Featured post

7 Life Lessons: A Letter to My Students

Graduations remind me of diving boards: parents and teachers become spectators, waiting to see each student jump, spring, and dive into ...

Sunday, 16 June 2013

The Student-Teacher Relationship

Think back to your favorite teachers. Why did you like them so much? Chances are that they made you feel valued. You believed that they cared about you, and that they understood you. You probably don't remember their actual lessons as much as you remember the relationship you shared with them.

Over my years of teaching, I have come to the realization that effective teaching is largely about relationships. At the very heart of good teaching is the ability to show your students that you genuinely value them and care about them.

However, like all relationships, the student-teacher relationship is a two-way street. A teacher can try very hard to forge warm, caring relationships with students, but if the student is indifferent and disrespectful, chances are the relationship will fall apart.

On most days, I feel incredibly lucky to have the students that I have. They are fabulous kids: compassionate and kind, bright and interesting, hardworking and motivated. I hope they know how much I value them. I certainly feel as though, for the most part, they value me and what I do for them.

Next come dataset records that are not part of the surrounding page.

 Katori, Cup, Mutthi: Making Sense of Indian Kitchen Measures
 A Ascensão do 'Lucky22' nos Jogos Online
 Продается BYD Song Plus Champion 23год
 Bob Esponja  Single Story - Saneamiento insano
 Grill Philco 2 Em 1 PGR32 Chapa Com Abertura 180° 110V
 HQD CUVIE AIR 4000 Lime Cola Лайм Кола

On some days, however, I feel discouraged. When a student is rude and disrespectful, unappreciative and overly-critical, disengaged and indifferent to class discussions and activities, I begin to feel discouraged. How do I get the student involved? Is it my fault? Am I not engaging enough? Have I not made enough of an effort to cultivate a strong relationship with the student?

In today's world, we hear a lot about what teachers should do for students. Teachers are expected to be somewhat saint-like. We need to care about our students, empathize with them, and connect with them. We need to engage, encourage, and inspire them. We need to be calm, patient, and caring all the time. We need to spend time giving each individual student extensive feedback via conferences, extra-help sessions, and email. (Keep in mind that the average high school teacher has roughly 100 students each year.) When they behave badly in class, we need to reflect on our practice: how and why are we failing to engage them?  Parents, administrators and students themselves are always ready to critique and blame the teacher for failing to be a perfect saint.

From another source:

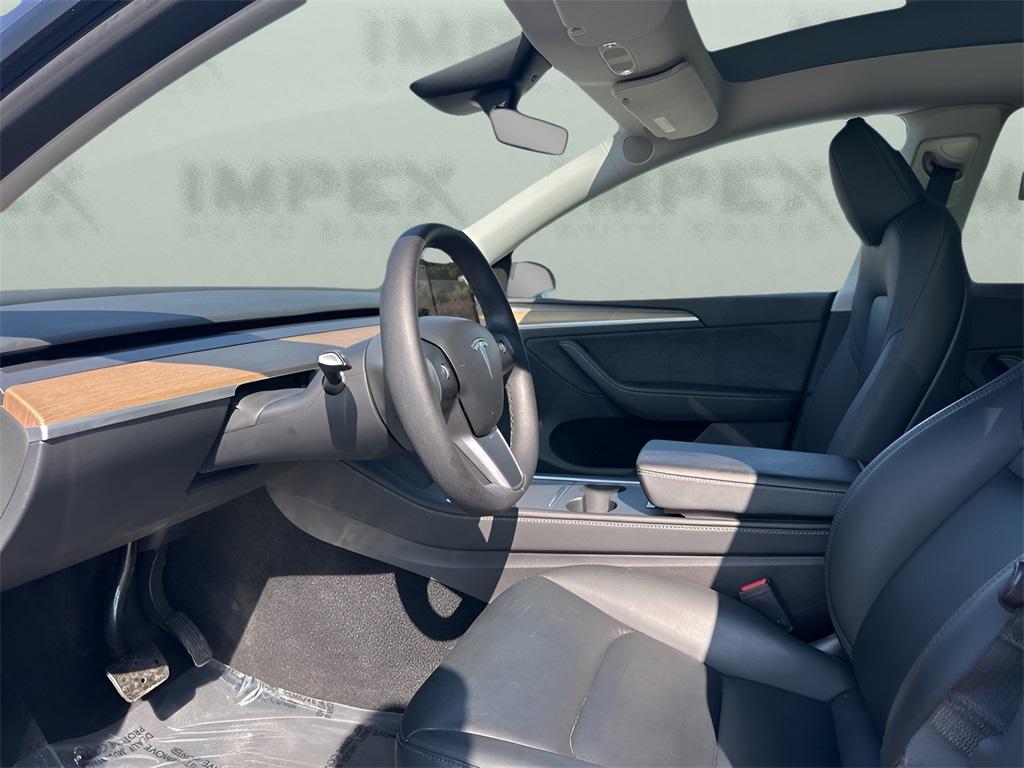 used 2023 Tesla Model Y car, priced at $31,450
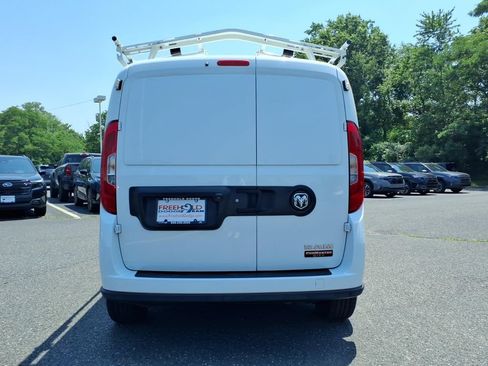 Used 2019 RAM ProMaster City Tradesman SLT FWD image 16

But what about the students? What responsibility do they have to their teachers? Why is it okay for students to be rude, disrespectful, or disengaged in class? Why does everyone assume that the onus for a healthy teacher-student relationship rests completely on the shoulders of the teacher? On the few occasions where I have students who just don't seem to care about my class or their relationship with me, no matter how hard I try, I sometimes find myself getting angry and upset. I know that I am the adult; the student is the child. I know that, much like a parent, I need to be the bigger person. Yet, it is hard not to take these situations personally. It is hard not to become disengaged myself; not to become distant and cynical.

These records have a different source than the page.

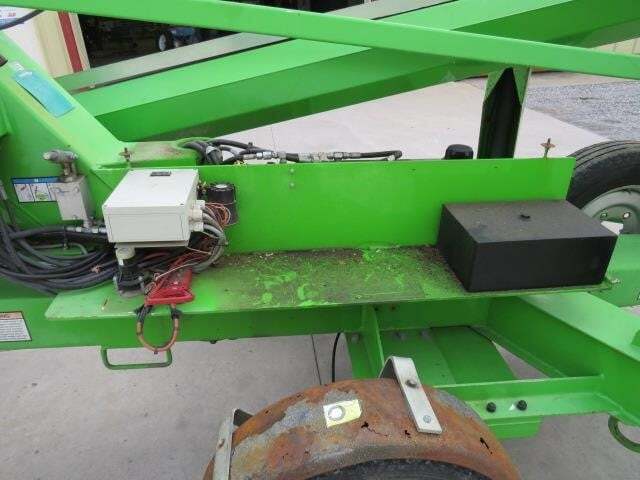 2017 Niftylift TM50-19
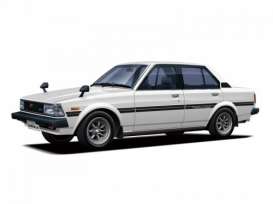 Toyota - Corolla E70 GT/DX 1951 - 1:24 - Aoshima - abk155243 | Tom's Modelauto's Toyota - Corolla E70 GT/DX 1951 - 1:24 - Aoshima - abk155243 | Tom's Modelauto's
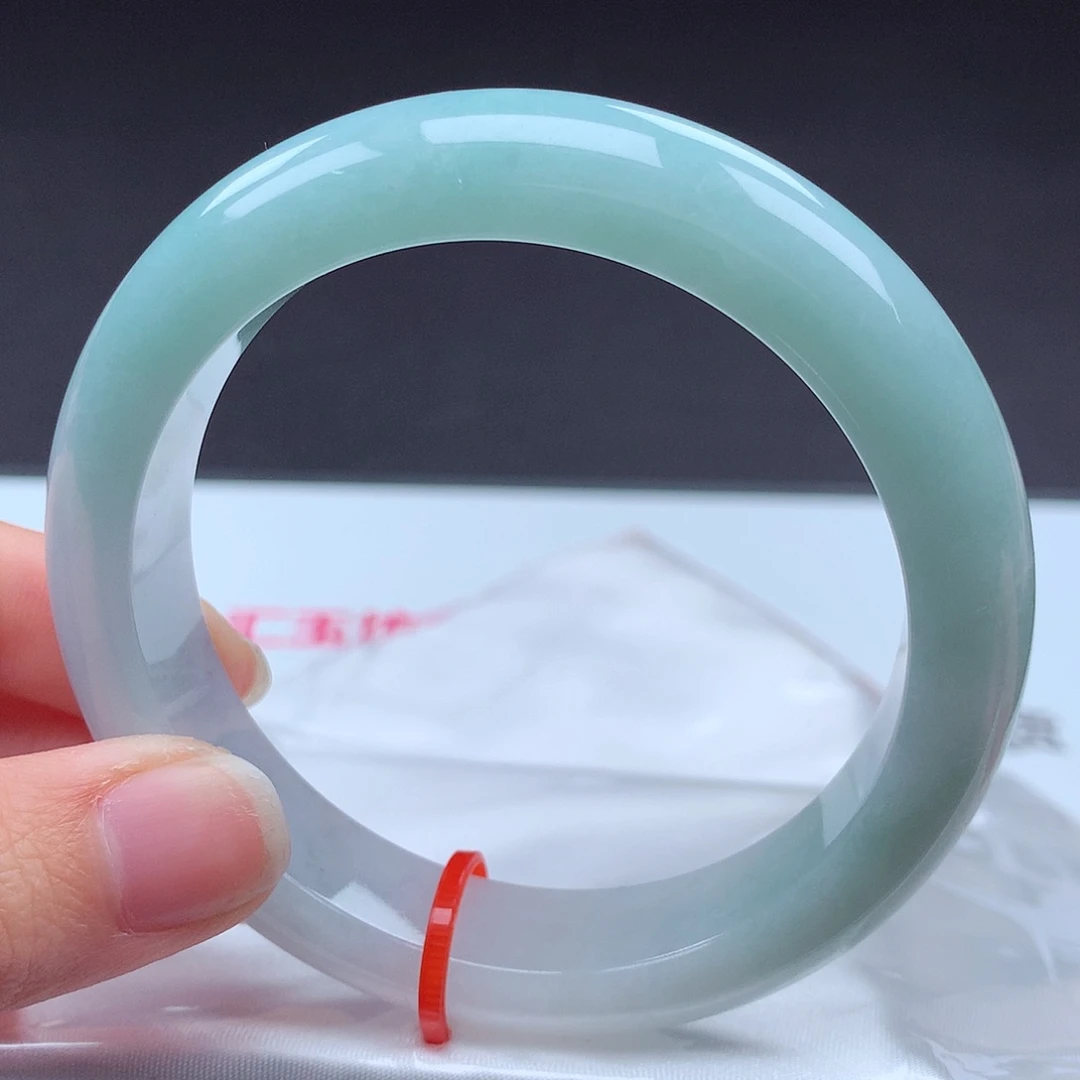 未镶嵌手镯翡翠001461 手镯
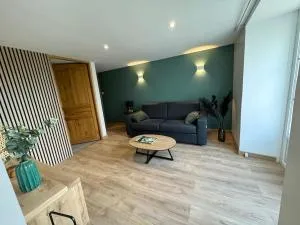 Gîte de campagne - L'Etang-Bertrand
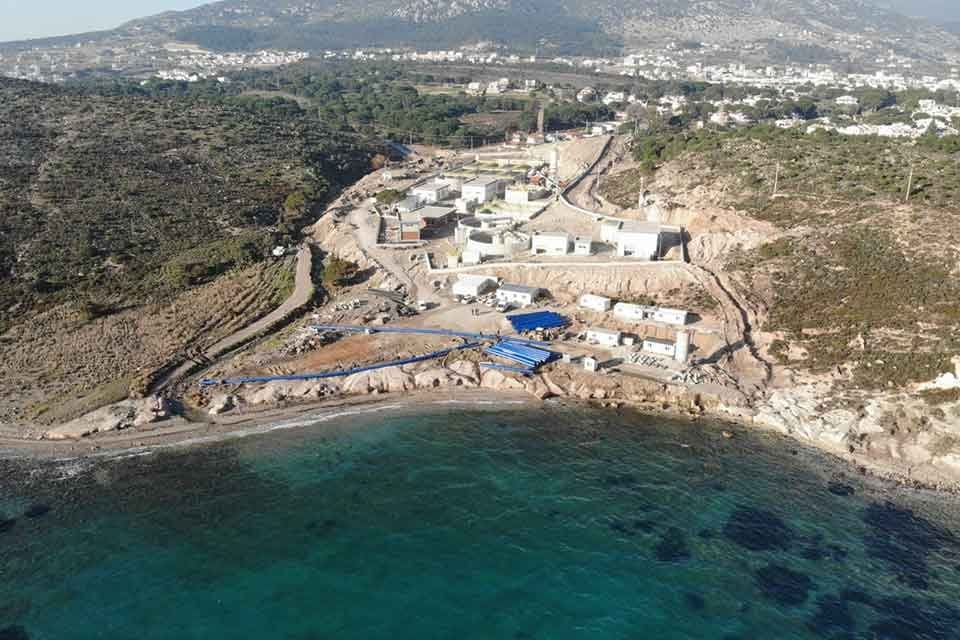 T&uuml;rkiye&rsquo;nin atık su arıtma lideri İzmir B&uuml;y&uuml;kşehir Belediyesi İZSU Genel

Fortunately, the vast majority of my students are fantastic kids. However, I do have some advice for all students:
- remember that teachers are human too.
- remember that you and the teacher SHARE the responsibility to create a strong relationship that will support your learning.
- remember that your teacher wants to have a good relationship with you, but she/he can't make this happen without some cooperation from you.
- disruptive and rude behavior is not just an annoyance to your teacher; it's a strong message that you don't care about the class or your teacher.
- It doesn't take much to forge a good relationship with your teacher: come to class on time, engage in the learning process, show interest and enthusiasm for class discussions and activities, be polite and respectful, and show gratitude when your teacher goes out of his/her way for you and your classmates.